Selon l’étude, près de la moitié (46 %) des personnes interrogées de la génération Z ont déclaré que trop s’appuyer sur l’IA leur enlevait leurs compétences et les « rendait moins intelligents ». 50 % d’entre eux estiment qu’une forte dépendance à l’IA pourrait nuire à leurs perspectives de carrière à long terme.
Cette inquiétude reflète une crainte croissante parmi les jeunes travailleurs : si l’IA peut améliorer l’efficacité à court terme, elle pourrait nuire à la pensée critique et au développement professionnel si elle est utilisée.
“La partie la plus frappante des statistiques que vous avez partagées n’est pas que 40 % de la génération Z estiment qu’ils ne peuvent pas fonctionner sans l’IA. C’est qu’ils sont suffisamment conscients d’eux-mêmes pour l’admettre”, a déclaré Bryan Driscoll, consultant en ressources humaines. Semaine d’actualités. “Cette prise de conscience est rare. Et cela montre que la dépendance à l’IA n’est pas un échec personnel. C’est un choix de conception industrielle.
Les outils d’IA ont été rapidement intégrés sur le lieu de travail ces dernières années, souvent sans indications claires sur le moment et la manière de les utiliser. Et de nombreux jeunes travailleurs entrent sur le marché du travail à une époque où les outils d’IA sont déjà disponibles, ce qui rend leur dépendance naturelle mais pas intentionnelle, disent les experts.
“Pour les travailleurs, l’IA est formidable pour élever le niveau de compétence et utile pour construire un plafond. Les carrières sont fondées sur le jugement, l’originalité et la capacité à surmonter l’ambiguïté. Ce muscle est sûr de s’atrophier lorsque la réflexion est externalisée”, a déclaré Driscoll. “La génération qui agit uniquement avec l’aide de l’IA aura du mal à prendre les décisions de haut niveau qu’elle souhaite.”
Alors que les responsables informatiques considèrent de plus en plus l’IA comme un avantage concurrentiel, l’opinion des employés, en particulier parmi la génération Z, peut indiquer la nécessité d’attentes et de formations plus claires. Les travailleurs semblent désireux d’utiliser l’IA, mais ne savent pas exactement dans quelle mesure c’est trop.
Que s’est-il passé ensuite
À mesure que l’IA devient plus puissante et plus automatisée, les employés peuvent devenir plus dépendants des employeurs pour définir une utilisation responsable.

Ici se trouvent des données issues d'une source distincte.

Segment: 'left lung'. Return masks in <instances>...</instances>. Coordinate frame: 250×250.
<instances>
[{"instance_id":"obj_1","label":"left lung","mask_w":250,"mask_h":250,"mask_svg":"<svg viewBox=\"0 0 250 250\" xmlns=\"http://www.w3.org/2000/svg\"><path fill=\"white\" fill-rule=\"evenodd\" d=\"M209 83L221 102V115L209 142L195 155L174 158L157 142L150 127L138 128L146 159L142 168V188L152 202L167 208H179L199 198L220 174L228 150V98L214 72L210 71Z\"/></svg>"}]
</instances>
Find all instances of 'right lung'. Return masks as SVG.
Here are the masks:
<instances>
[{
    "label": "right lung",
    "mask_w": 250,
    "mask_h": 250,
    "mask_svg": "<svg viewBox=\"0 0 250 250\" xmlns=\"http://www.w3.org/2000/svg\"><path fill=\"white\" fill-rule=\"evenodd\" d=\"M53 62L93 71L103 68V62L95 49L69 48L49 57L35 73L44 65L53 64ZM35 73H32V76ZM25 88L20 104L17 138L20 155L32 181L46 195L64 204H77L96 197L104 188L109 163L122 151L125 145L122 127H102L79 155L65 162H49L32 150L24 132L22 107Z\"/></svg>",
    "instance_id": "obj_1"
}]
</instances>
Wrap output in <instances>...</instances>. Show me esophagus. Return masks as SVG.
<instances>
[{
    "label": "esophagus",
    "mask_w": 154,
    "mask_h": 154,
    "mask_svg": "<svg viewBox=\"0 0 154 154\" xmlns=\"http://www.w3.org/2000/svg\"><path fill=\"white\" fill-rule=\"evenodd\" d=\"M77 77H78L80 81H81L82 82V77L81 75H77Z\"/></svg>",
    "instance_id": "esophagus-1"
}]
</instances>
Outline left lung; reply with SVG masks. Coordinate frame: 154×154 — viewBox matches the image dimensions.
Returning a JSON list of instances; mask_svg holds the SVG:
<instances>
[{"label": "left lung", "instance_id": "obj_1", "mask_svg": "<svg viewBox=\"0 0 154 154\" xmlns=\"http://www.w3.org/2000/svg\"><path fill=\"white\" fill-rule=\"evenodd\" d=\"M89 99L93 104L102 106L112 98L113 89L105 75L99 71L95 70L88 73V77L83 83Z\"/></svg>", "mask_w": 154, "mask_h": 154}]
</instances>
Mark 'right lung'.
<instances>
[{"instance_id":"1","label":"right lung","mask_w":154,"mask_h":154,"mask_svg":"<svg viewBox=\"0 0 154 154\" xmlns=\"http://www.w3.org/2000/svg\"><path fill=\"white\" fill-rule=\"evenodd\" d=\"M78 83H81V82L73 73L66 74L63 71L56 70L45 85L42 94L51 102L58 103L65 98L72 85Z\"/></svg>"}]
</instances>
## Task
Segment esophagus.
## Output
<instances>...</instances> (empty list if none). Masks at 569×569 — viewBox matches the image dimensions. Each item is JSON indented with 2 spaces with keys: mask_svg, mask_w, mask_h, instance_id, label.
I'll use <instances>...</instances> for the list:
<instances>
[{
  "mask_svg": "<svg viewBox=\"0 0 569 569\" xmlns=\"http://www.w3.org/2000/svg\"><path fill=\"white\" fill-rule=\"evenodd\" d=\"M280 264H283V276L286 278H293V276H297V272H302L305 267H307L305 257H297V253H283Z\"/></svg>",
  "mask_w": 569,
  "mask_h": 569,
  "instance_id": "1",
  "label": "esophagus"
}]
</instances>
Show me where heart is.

Mais pour l’instant, la génération Z semble à la fois alimentée par l’IA et méfiante.
“Pour les employeurs, faites attention. Qu’allez-vous faire lorsque cette cohorte est censée occuper des rôles de leadership ?” Dit Driscoll. “Les entreprises qui n’investissent pas réellement dans le développement de leurs jeunes talents se retrouveront avec une couche intermédiaire creuse, maîtrisant les outils et manquant de jugement.”